A few years ago I attended a hospital's strategy workshop. There was a lot of lecturing from the podium from people in business suits and presenting of graphs and bullets on PowerPoint slides. Not once during the five hour session was a picture of an actual patient shown on the screen. In fact, patients were not even mentioned, not even once, except in the context of statistics or a data point on a graph.
I could have been at a strategy workshop for a tire factory. I walked out feeling disillusioned about how easily patients were be distilled into faceless numbers. The saddest thing of all? This was a strategy session for a children's hospital.
The same thing is happening with the communications about COVID from our public health officials. There is much talk about numbers of cases, infection rates and deaths.
I feel I have to remind us that these numbers are actual sick people. When the officials say they expect the numbers to go up with school opening, that means people are getting sick with an illness that we don't even understand. Real people. Not cases.
Then there are the 'deaths.' These are presented coldly as mortality rates. The six people who died today were followed by the comment... "five of latest people to die from COVID-19 were were seniors living in the province's long-term care system." Like because they were seniors living in long-term care, their deaths from COVID are okay. This is a shameful footnote to add to the report of the death of human beings, who were someone's grandma, father, uncle, friend.

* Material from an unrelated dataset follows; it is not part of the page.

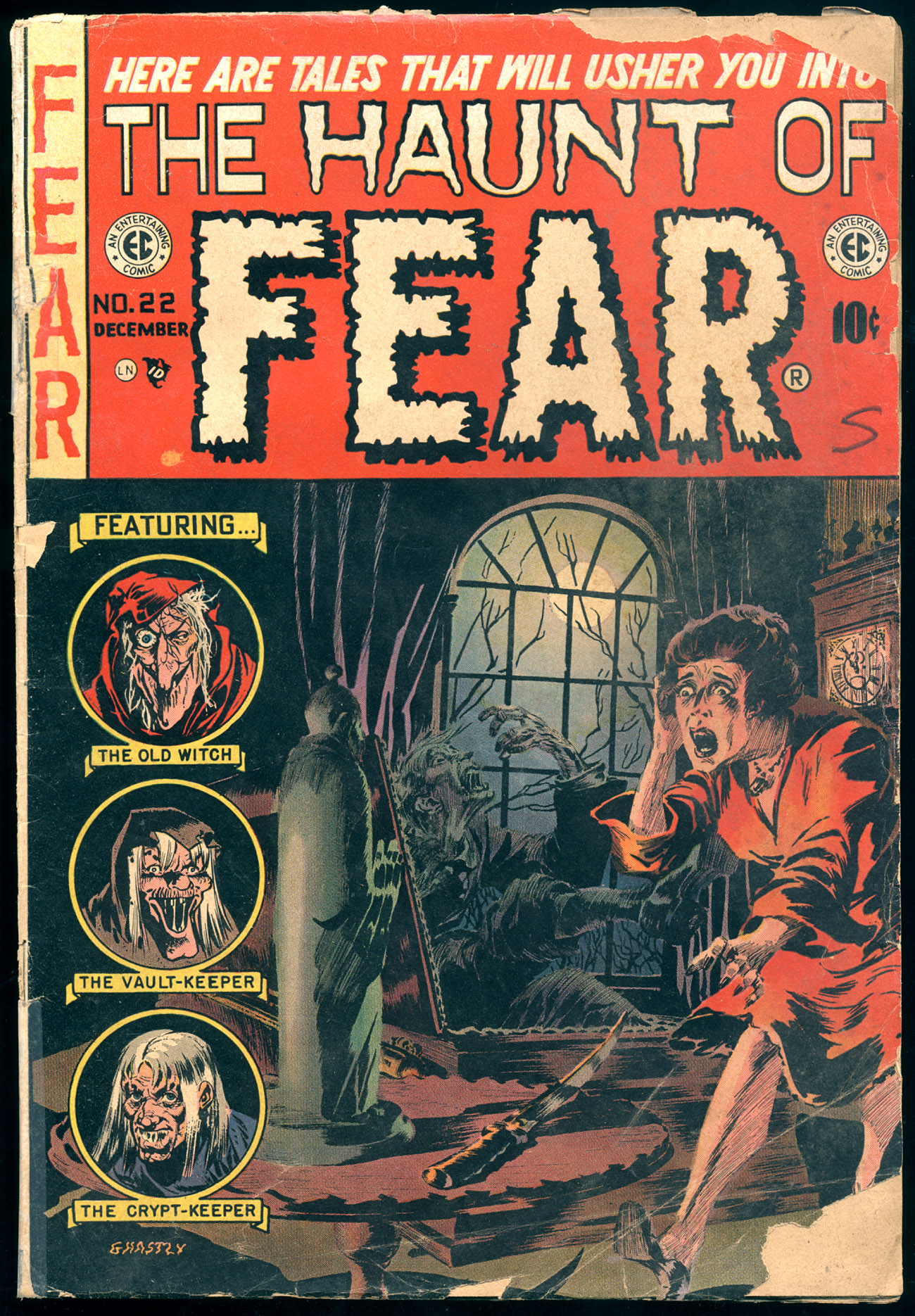 Read online Haunt of Fear comic -  Issue #22 - 1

I've been treated as a number many times in health care. I've even been given a deli-counter style ticket and called by a number instead of my name. This growing trend towards referring people as numbers of cases is disheartening.
The New York Times has created a section called Those We've Lost that offers pictures and short dedications to people who have died from COVID-19. There's a Twitter account solely for recognizing health care workers in the US who have died from COVID. Global News posted COVID-19 Survivor stories way back in April.
It is a start. I want to hear more stories from people who had COVID - from both the media AND our governments and health authorities. Referring to patients as numbers instead of people disparages their suffering. For people who have died, it is an insult to their memories.
Why do officials in health care resort to referring to people who are sick as numbers or statistics? Often they hide behind the excuse of patient confidentiality to avoid talking about patients as human beings. Are folks afraid if they know someone's story, or even say their name, they might actually feel something? This is a sad reflection on the lack of humanity in our health system.
This approach is literally dehumanizing people. People's lives deserve to be so much more valued than being whittled down into a number at a press conference.